US offshore oil recovery continues as ports and refineries restart

US offshore oil recovery continues as ports and refineries restart


US Gulf Coast energy companies have got a boost from the reopening of ports and restart of oil refineries shut by Hurricane Ida, but damage to key facilities is still affecting oil production.

The ninth named storm of the 2021 Atlantic hurricane season has cut more US oil and gas production than any of the eight named storms to strike the US Gulf Coast last year. After landfall in Louisiana, Ida raced to the US northeast, causing deadly flooding.

Royal Dutch Shell Plc, the largest US Gulf Coast producer, is still evaluating damage to its West Delta-143 offshore platform, which when operating transfers about 200,000 barrels of oil and gas per day from three offshore oil fields.

Shell’s work on a replacement heliport needed to ferry offshore continues, Shell said.

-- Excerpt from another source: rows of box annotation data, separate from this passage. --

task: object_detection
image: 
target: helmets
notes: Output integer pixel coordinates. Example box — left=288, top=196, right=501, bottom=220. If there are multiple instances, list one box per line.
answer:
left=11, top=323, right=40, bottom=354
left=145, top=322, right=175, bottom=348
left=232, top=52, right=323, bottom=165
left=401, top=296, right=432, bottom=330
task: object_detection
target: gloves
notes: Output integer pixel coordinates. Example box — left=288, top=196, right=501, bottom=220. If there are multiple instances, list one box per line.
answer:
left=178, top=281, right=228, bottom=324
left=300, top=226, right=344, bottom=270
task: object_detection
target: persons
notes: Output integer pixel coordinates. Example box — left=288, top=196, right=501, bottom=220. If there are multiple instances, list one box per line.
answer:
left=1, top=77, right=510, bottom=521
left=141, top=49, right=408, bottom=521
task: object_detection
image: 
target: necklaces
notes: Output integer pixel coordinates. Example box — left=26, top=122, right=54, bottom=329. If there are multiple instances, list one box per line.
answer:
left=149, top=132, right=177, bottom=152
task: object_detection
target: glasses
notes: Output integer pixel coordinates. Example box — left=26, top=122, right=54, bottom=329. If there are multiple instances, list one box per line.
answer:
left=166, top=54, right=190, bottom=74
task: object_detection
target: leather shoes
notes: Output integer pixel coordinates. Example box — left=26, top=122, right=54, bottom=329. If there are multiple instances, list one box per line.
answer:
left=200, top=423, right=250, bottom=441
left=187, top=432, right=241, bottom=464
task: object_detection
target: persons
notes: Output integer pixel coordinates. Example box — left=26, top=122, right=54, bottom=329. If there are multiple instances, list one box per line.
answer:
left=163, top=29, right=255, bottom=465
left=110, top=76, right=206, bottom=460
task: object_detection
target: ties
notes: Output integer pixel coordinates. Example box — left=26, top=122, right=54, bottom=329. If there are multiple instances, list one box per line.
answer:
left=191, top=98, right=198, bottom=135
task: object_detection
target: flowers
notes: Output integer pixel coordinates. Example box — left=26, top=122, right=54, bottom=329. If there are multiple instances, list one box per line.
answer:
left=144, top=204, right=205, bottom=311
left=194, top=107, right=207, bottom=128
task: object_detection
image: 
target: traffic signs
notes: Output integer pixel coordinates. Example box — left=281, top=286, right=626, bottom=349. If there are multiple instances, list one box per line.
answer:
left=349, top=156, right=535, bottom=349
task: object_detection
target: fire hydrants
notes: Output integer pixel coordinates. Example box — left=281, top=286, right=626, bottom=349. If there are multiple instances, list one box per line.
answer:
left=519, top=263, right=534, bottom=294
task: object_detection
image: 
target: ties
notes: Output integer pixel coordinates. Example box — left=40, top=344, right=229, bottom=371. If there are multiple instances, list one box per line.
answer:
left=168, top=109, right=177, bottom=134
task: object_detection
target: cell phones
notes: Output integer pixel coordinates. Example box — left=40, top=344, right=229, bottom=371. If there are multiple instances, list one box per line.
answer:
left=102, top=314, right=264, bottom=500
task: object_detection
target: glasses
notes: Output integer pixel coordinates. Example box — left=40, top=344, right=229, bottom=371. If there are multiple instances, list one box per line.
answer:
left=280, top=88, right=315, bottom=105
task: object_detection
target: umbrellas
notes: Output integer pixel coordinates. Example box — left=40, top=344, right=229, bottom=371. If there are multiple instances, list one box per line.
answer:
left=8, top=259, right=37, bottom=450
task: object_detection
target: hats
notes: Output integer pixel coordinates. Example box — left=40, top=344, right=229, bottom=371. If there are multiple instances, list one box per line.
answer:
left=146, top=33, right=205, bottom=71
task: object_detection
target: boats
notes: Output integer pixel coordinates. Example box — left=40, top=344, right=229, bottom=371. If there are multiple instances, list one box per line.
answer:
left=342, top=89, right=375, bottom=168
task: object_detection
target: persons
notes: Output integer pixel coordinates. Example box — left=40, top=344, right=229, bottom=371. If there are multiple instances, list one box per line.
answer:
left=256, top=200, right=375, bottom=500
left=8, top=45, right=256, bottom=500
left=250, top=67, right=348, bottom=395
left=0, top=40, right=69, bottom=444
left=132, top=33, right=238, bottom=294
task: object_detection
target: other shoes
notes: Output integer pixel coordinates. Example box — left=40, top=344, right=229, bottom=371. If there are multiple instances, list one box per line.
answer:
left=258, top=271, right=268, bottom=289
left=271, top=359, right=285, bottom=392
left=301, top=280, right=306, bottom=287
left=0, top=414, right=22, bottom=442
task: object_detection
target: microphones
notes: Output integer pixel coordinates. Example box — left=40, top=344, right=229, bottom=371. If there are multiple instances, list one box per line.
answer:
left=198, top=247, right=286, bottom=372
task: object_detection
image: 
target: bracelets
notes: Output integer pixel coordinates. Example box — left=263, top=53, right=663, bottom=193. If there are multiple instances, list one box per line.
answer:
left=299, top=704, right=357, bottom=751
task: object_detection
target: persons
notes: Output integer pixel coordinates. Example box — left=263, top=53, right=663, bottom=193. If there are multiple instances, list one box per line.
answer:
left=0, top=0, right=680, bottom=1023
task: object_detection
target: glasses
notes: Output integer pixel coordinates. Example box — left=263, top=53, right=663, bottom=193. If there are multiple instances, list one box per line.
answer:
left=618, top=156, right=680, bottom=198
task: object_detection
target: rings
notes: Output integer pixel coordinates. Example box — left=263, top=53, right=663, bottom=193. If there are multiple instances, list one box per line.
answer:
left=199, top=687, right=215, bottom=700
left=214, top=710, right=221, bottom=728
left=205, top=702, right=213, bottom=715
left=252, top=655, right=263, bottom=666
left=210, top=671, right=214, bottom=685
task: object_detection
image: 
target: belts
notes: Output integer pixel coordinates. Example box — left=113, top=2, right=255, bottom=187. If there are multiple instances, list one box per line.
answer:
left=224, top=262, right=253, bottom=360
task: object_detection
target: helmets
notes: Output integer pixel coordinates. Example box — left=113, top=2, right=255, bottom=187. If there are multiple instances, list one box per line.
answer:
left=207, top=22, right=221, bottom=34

Damage to its original facility prevented a return of offshore workers to platforms.

Several Louisiana heliports were damaged or without power and access to fuel, slowing crew returns at several major oil producers.

Shell’s 230,611 barrel-per-day (bpd) Norco, Louisiana, oil processing plant also remains knocked out by the storm. The refinery sustained damage and assessments continue on its status and at a Geismar, Louisiana, chemical plant, the company said.

The White House has agreed to provide a combined 1.8 million barrels of crude oil from the nation’s Strategic Petroleum Reserve (SPR) to refiners Exxon Mobil Corp and Placid Refining Company to produce gasoline.

Nine refineries were knocked offline by Ida’s winds and utility power losses. Five, including those owned by Exxon, Placid and Marathon Petroleum Corp could be back online within two weeks, estimated Robert Campbell, head of oil products research at consultancy Energy Aspects.

About 21 percent of offshore platforms remained unoccupied, and 93 percent of oil production and 86 percent of natural gas output were offline, government data showed. Some wells in the Gulf of Mexico, which accounts for about a fifth of US output, could be shut for weeks, analysts said.